PG_ID="your-pg-id-here"
openstack protector protection-group show "$PG_ID"
echo "=== Pre-drill checks complete ==="
All three commands must return active/reachable status before you proceed with openstack protector protection-group failover.
Issue: Site shows status: unreachable immediately after registration
Symptom: A newly registered site shows unreachable even though the remote OpenStack cloud is up and reachable from your workstation.
Likely cause: The service credentials stored in the site record are incorrect, or the protector-engine process cannot reach the remote Keystone endpoint from the controller node (as opposed to your workstation).
Fix:
- Confirm network reachability from the engine host (not your workstation):
curl -k https://remote-keystone:5000/v3 - Verify the service account exists on the remote site:
openstack --os-cloud site-b user show protector-service - Test authentication manually using the stored credentials:
openstack --os-auth-url https://remote-keystone:5000 --os-username protector-service --os-password <password> --os-project-name service token issue - If the credentials are wrong, update the site record and re-run the validate action.
Issue: openstack protector site validate returns keystone: reachable but nova: unknown and cinder: unknown
Symptom: Keystone authenticates successfully but Nova and Cinder are reported as unknown.
Likely cause: The service account lacks the admin role on the service project on the remote site, so the engine can authenticate but cannot query the compute and volume service catalogs.
Fix: Grant the role on the remote site:
openstack --os-cloud site-b role add \
--user protector-service \
--project service \
admin
Then re-run openstack protector site validate.
Issue: Protection Group modifications are rejected with a sync error when the peer site is reachable
Symptom: PUT /protection-groups/<pg-id> returns 409 Conflict with a message like peer site metadata sync failed even though both sites show status: active.

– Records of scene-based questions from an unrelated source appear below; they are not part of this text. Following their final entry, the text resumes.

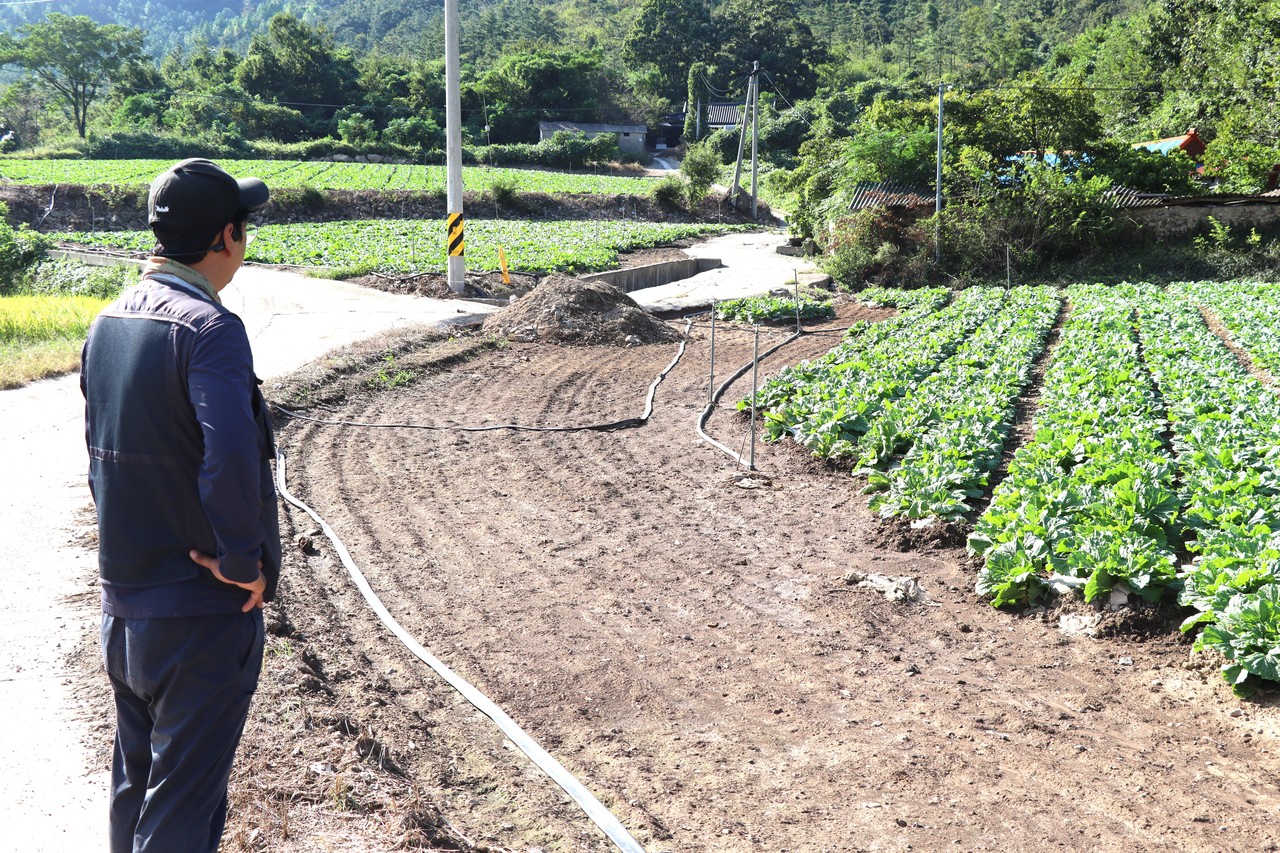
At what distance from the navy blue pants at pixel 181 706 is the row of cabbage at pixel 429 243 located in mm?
21337

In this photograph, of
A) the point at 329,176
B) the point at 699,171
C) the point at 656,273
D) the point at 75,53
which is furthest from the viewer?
the point at 75,53

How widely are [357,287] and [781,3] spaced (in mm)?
81447

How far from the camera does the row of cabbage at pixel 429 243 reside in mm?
26000

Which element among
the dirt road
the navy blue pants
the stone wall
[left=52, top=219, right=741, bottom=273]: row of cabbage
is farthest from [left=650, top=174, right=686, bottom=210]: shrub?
the navy blue pants

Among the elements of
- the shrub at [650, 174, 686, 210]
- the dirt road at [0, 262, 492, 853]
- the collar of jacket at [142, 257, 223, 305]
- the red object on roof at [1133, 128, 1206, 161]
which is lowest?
the dirt road at [0, 262, 492, 853]

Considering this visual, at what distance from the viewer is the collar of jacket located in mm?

Likely cause: The protector-api or protector-engine on the remote site is down, even if the underlying OpenStack services are healthy. The site status field reflects OpenStack service reachability; it does not directly probe the remote Protector services. Metadata sync requires the remote Protector API to be running.
Fix:
- SSH to the remote controller and check:
systemctl status protector-api protector-engine - If either service is stopped, restart it:
systemctl start protector-api protector-engine - Retry the Protection Group modification.

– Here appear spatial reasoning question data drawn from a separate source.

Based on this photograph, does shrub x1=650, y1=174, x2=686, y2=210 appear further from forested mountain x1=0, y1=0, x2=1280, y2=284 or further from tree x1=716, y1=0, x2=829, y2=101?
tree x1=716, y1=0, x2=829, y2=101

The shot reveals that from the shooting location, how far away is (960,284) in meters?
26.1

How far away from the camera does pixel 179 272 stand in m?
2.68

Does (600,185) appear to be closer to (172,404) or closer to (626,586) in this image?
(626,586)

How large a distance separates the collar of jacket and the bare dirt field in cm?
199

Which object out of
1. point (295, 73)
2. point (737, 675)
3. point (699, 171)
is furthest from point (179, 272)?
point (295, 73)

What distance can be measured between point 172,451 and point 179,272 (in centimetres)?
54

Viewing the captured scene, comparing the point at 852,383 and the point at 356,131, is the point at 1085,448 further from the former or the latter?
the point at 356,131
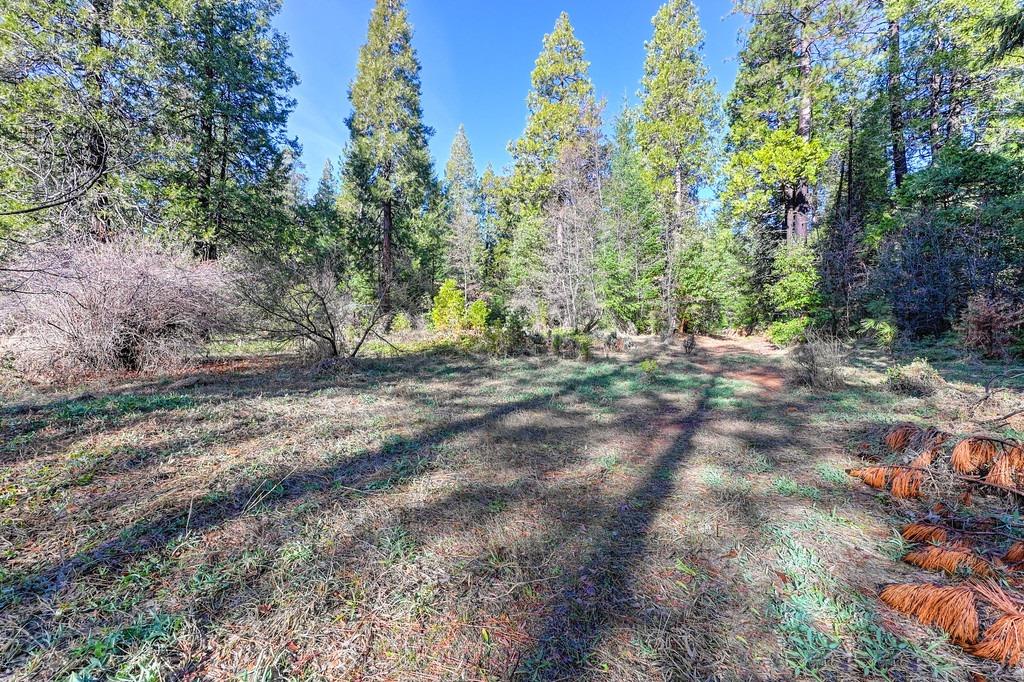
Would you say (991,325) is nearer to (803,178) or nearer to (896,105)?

Issue: consistency_group.status is error after adding a VM to a Protection Group
Symptom: The Protection Group shows status: active but the nested Consistency Group shows status: error.
Likely cause: The volume type used by one or more of the VM's Cinder volumes does not have replication_enabled='<is> True' set, or the replication_type property does not match the Protection Group's configured replication type (sync or async).
Fix:
- Identify the volume type in use:
openstack volume show <vol-id> -c volume_type - Inspect its extra specs:
openstack volume type show <type-name> -c properties - If
replication_enabledis missing or false, set it:openstack volume type set <type-name> --property replication_enabled='<is> True' - Ensure
replication_typematches the Protection Group:openstack volume type set <type-name> --property replication_type='<in> async'(orsync). - Force a Consistency Group sync to pick up the corrected metadata:
POST /v1/{tenant_id}/protection-groups/{pg_id}/consistency-group/sync
Issue: Health API returns stale status values after a network partition is resolved
Symptom: Both sites are now reachable, but the API still reports status: unreachable for the peer site.

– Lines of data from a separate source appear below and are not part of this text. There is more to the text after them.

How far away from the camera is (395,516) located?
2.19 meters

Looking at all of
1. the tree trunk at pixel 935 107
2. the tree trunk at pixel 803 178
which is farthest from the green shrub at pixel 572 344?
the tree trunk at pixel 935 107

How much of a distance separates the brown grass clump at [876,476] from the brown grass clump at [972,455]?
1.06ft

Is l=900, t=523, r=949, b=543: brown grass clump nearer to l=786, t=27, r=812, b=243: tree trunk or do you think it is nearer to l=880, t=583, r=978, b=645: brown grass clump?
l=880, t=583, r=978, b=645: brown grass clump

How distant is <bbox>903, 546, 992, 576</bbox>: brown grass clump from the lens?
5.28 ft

Likely cause: The engine refreshes cached site health on a health_check_interval cycle (default: 60 seconds). During a partition, the cached value is frozen.
Fix: Trigger an immediate re-probe rather than waiting for the background cycle:
curl -s -X POST \
-H "X-Auth-Token: $TOKEN" \
-H "OpenStack-API-Version: protector 1.2" \
http://controller:8788/v1/admin/sites/<site-id>/validate
The validate action forces a synchronous probe and updates the cached status immediately. If the site is genuinely reachable, it will return status: active in the response.